Not only has he exposed it, but he’s also taken an activist role and actually sued the Food and Drug Administration (FDA) in 1998 and challenged their 1992 policy statement that presumed genetically engineered foods are Generally Recognized as Safe (GRAS).
That ’92 policy serves as the fraudulent foundation by which the biotechnology industry has been able to get away with marketing GE foods without having to first demonstrate that they’re safe.

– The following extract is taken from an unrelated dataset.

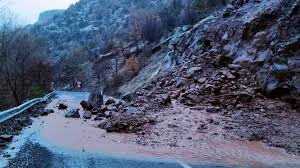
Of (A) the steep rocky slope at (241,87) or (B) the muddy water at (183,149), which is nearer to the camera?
(B) the muddy water at (183,149)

There’s so much information here, I strongly encourage you to get a copy of his book if you have any interest in this topic.
It will give you a clear understanding of what the problems are and how we got to the point where we are now.
Key Facts Overlooked by Federal Judge
In part one of this interview, we reviewed his lawsuit against the FDA, and how the federal judge appointed to the case failed to rule in accordance with the law.
"She actually ignored some very important evidence that was in the FDA files and that the other attorneys and I presented," Steven says.
I cannot speculate as to the judge's motivations other than when I read the opinion, I find it difficult to understand how such an opinion came out because there are some serious facts that were overlooked."
One the main pieces of evidence that came straight from the FDA’s own files was a letter written by the FDA’s biotechnology coordinator, sent to a Canadian health official only seven months before the FDA announced its policy on GE foods in May 1992.
In that policy, the FDA purported there was an overwhelming consensus within the scientific community that these foods are safe—so safe in fact that they do not need to be tested.
But in the preceding letter, the FDA’s biotechnology coordinator had admitted that there was not a consensus about safety of these foods in the scientific community at large...
In fact, FDA scientists had overwhelmingly concluded that GE foods present a different array of risks than their conventionally produced counterparts; that none of them can be presumed safe; and that they need to be demonstrated safe through rigorous testing, which also happens to be the law.
“Both what the law was requiring and what the FDA’s own scientists, from their own analysis,, were recommending was the same thing: these foods cannot be presumed safe and they need to be tested,” Steven says.
"Unfortunately, the decision makers of the FDA...who were far more under the influence of political and economic considerations than scientific ones, covered that up, and lied about it.
They said they weren’t aware of any information showing that these foods differ in any meaningful or uniform way from other foods. The problem is that the judge should’ve factored that information in.
She never mentioned that letter and that admission from the FDA’s biotechnology coordinator, although we had called it to her attention several times. There’s something strange when that happens.”